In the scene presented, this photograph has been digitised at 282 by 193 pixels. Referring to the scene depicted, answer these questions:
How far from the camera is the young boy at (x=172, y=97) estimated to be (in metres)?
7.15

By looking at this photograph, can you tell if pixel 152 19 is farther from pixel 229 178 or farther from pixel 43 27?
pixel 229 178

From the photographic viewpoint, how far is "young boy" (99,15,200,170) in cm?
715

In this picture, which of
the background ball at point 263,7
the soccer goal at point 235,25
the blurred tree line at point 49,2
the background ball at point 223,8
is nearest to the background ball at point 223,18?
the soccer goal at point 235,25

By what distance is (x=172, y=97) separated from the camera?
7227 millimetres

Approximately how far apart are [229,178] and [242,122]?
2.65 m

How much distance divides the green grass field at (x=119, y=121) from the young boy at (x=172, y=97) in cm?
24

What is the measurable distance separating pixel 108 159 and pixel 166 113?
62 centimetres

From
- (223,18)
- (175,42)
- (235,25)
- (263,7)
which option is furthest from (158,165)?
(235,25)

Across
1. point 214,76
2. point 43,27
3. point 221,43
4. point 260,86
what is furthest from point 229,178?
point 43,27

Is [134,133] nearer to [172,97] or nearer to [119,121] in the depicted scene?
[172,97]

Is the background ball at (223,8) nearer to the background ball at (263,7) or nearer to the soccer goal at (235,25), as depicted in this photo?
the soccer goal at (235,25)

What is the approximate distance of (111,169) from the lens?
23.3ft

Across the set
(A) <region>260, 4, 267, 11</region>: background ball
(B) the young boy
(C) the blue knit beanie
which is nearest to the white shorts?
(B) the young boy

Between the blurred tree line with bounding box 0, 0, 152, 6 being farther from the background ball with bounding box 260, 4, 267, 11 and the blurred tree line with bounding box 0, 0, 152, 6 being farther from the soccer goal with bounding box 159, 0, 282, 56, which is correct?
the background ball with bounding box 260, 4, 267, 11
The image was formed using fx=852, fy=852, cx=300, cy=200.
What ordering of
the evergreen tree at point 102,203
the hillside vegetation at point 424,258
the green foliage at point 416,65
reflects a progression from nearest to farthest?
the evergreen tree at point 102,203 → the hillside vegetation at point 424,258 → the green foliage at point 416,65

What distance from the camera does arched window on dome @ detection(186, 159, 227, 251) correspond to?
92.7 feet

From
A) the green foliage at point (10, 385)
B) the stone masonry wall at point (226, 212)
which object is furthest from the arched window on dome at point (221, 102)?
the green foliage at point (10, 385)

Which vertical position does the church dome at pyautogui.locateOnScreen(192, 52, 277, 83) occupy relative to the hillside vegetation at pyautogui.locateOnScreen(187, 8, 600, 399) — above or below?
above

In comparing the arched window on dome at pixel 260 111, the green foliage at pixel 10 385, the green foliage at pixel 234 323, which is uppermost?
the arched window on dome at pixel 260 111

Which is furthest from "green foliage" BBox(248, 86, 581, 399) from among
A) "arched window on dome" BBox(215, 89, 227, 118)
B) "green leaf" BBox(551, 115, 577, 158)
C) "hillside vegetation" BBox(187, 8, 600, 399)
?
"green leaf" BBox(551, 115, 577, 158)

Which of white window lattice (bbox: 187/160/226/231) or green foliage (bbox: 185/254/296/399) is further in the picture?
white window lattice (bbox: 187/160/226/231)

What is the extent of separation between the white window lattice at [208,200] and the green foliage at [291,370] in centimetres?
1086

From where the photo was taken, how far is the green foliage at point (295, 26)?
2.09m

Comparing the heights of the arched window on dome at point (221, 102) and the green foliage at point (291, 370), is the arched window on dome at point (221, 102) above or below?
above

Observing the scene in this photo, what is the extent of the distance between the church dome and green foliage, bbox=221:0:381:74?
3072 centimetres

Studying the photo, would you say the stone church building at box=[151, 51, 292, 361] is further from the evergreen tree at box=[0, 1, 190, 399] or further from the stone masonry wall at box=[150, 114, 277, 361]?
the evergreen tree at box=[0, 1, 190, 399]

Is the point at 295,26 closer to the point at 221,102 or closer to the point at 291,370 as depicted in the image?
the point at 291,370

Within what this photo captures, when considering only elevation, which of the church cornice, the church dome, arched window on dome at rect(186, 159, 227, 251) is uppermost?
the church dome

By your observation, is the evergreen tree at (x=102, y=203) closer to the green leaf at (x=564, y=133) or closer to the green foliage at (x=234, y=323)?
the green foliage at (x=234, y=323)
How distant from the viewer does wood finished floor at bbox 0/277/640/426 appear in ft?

Aim:
Type out the entries again, word for word.

Solved problem:
In the scene presented, this photograph has been digitised at 282 by 193 pixels. Referring to the scene depicted, answer these questions:
How far from the camera is the young boy at (x=172, y=97) estimated to be (in metres)?
7.15

By looking at this photograph, can you tell if pixel 152 19 is farther from pixel 229 178 or farther from pixel 43 27?
pixel 229 178

From the photographic viewpoint, how far is "young boy" (99,15,200,170) in cm?
715

In this picture, which of
the background ball at point 263,7
the soccer goal at point 235,25
the blurred tree line at point 49,2
the background ball at point 223,8
is nearest to the background ball at point 223,18?
the soccer goal at point 235,25

By what distance is (x=172, y=97) separated from the camera?
7227 millimetres

Approximately how far apart are [229,178] and [242,122]?
2.65 m

How much distance divides the green grass field at (x=119, y=121) from the young boy at (x=172, y=97) in cm?
24

What is the measurable distance separating pixel 108 159 and pixel 166 113?
62 centimetres

From
- (223,18)
- (175,42)
- (235,25)
- (263,7)
which option is furthest from (158,165)?
(235,25)

Across
1. point 214,76
2. point 43,27
3. point 221,43
4. point 260,86
what is furthest from point 229,178?
point 43,27

Is [134,133] nearer to [172,97] or nearer to [119,121] in the depicted scene?
[172,97]

Is the background ball at (223,8) nearer to the background ball at (263,7) or nearer to the soccer goal at (235,25), as depicted in this photo?
the soccer goal at (235,25)

What is the approximate distance of (111,169) from the lens?
23.3ft

Across the set
(A) <region>260, 4, 267, 11</region>: background ball
(B) the young boy
(C) the blue knit beanie
which is nearest to the white shorts?
(B) the young boy

Between the blurred tree line with bounding box 0, 0, 152, 6 being farther from the background ball with bounding box 260, 4, 267, 11 and the blurred tree line with bounding box 0, 0, 152, 6 being farther from the soccer goal with bounding box 159, 0, 282, 56, which is correct?
the background ball with bounding box 260, 4, 267, 11
The image was formed using fx=852, fy=852, cx=300, cy=200.
What ordering of
the evergreen tree at point 102,203
the hillside vegetation at point 424,258
the green foliage at point 416,65
reflects a progression from nearest to farthest?
the evergreen tree at point 102,203 → the hillside vegetation at point 424,258 → the green foliage at point 416,65

What distance from the camera does arched window on dome @ detection(186, 159, 227, 251) correspond to?
92.7 feet

From
A) the green foliage at point (10, 385)
B) the stone masonry wall at point (226, 212)
which object is furthest from the arched window on dome at point (221, 102)?
the green foliage at point (10, 385)

Which vertical position does the church dome at pyautogui.locateOnScreen(192, 52, 277, 83) occupy relative to the hillside vegetation at pyautogui.locateOnScreen(187, 8, 600, 399) — above or below?
above

In comparing the arched window on dome at pixel 260 111, the green foliage at pixel 10 385, the green foliage at pixel 234 323, which is uppermost?
the arched window on dome at pixel 260 111

Which is furthest from "green foliage" BBox(248, 86, 581, 399) from among
A) "arched window on dome" BBox(215, 89, 227, 118)
B) "green leaf" BBox(551, 115, 577, 158)
C) "hillside vegetation" BBox(187, 8, 600, 399)
?
"green leaf" BBox(551, 115, 577, 158)

Which of white window lattice (bbox: 187/160/226/231) or green foliage (bbox: 185/254/296/399) is further in the picture?
white window lattice (bbox: 187/160/226/231)

What is the extent of separation between the white window lattice at [208,200] and the green foliage at [291,370] in centimetres?
1086

From where the photo was taken, how far is the green foliage at point (295, 26)?
2.09m

Comparing the heights of the arched window on dome at point (221, 102) and the green foliage at point (291, 370), is the arched window on dome at point (221, 102) above or below?
above

Observing the scene in this photo, what is the extent of the distance between the church dome and green foliage, bbox=221:0:381:74?
3072 centimetres

Studying the photo, would you say the stone church building at box=[151, 51, 292, 361] is further from the evergreen tree at box=[0, 1, 190, 399] or further from the stone masonry wall at box=[150, 114, 277, 361]?
the evergreen tree at box=[0, 1, 190, 399]

Is the point at 295,26 closer to the point at 221,102 or closer to the point at 291,370 as depicted in the image?
the point at 291,370

Within what this photo captures, when considering only elevation, which of the church cornice, the church dome, arched window on dome at rect(186, 159, 227, 251) is uppermost?
the church dome

By your observation, is the evergreen tree at (x=102, y=203) closer to the green leaf at (x=564, y=133) or closer to the green foliage at (x=234, y=323)?
the green foliage at (x=234, y=323)
How distant from the viewer does wood finished floor at bbox 0/277/640/426 appear in ft?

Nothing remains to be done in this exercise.